Avere una buona postura aiuta a stare meglio e a evitare tanti piccoli problemi quotidiani


L'importanza di una buona postura © iStock

Sanihelp.it - «Quando abbiamo una buona postura, i muscoli che circondano la colonna vertebrale sono bilanciati e supportano il corpo in modo uguale», spiega Nina Strang, fisioterapista e specialista certificata di rafforzamento e condizionamento presso l'Università del Michigan.

Come dovrebbe essere una postura corretta? Quando si è seduti, i piedi dovrebbero appoggiarsi sul pavimento, con un peso uniforme su entrambi i fianchi. La schiena dovrebbe essere per lo più dritta, mentre le spalle dovrebbero essere indietro ma rilassate.

Kara Griffith, fisiologa degli esercizi presso il Colorado Canyons Hospital & Medical Center, spiega che quando si è in piedi, le gambe dovrebbero avere una leggera flessione del ginocchio in modo da non iperestendere o bloccare le articolazioni del ginocchio.

Ora che sappiamo cos'è una buona postura, ecco alcuni suggerimenti per raggiungerla.

Per chi soffre di dolori lombari: da sdraiati, mani lungo i fianchi e ginocchia piegate, fare dei ponti sollevando i fianchi e la parte inferiore del busto da terra per rafforzare la parte bassa della schiena, per poi riabbassare lentamente i fianchi. Questi movimenti rafforzano e coinvolgono i muscoli glutei e addominali, quindi il corpo fa affidamento su di loro invece di stressare la parte bassa della schiena. Chiaramente non è prevista una riduzione del dolore lombare fin dal primo giorno, ci vogliono costanza e pazienza.

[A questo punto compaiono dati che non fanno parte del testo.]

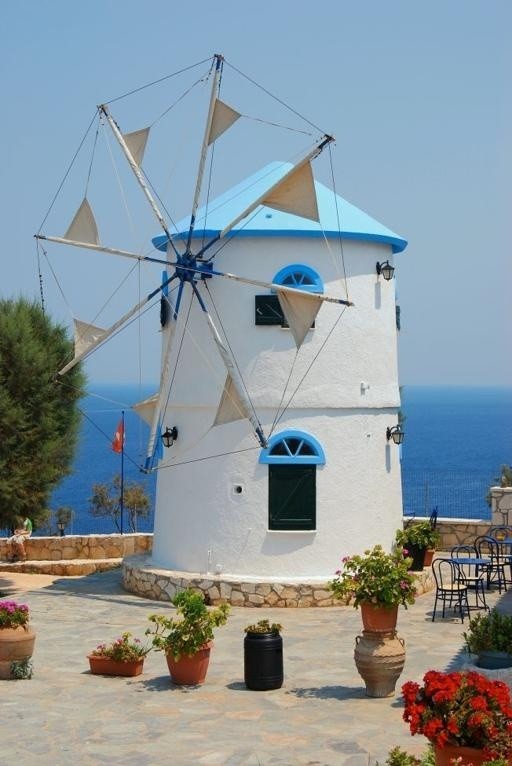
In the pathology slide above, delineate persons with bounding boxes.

Una cattiva postura può contribuire a mal di testa da tensione, a causa dell'aumento della tensione muscolare nella parte posteriore del collo. Spesso, se correggiamo la nostra postura, possiamo ridurre la tensione muscolare e migliorare il mal di testa.

Si possono allungare i muscoli del collo con un esercizio di ritrazione della testa, che rafforza i muscoli del collo che sono spesso deboli e distesi.

Sdraiati sul pavimento sulla schiena con le ginocchia piegate e i piedi appoggiati sul pavimento, tirare indietro il mento verso il pavimento e poi ripiegare in avanti. Mantenere la posizione per 10-15 secondi e ripetere 10 volte.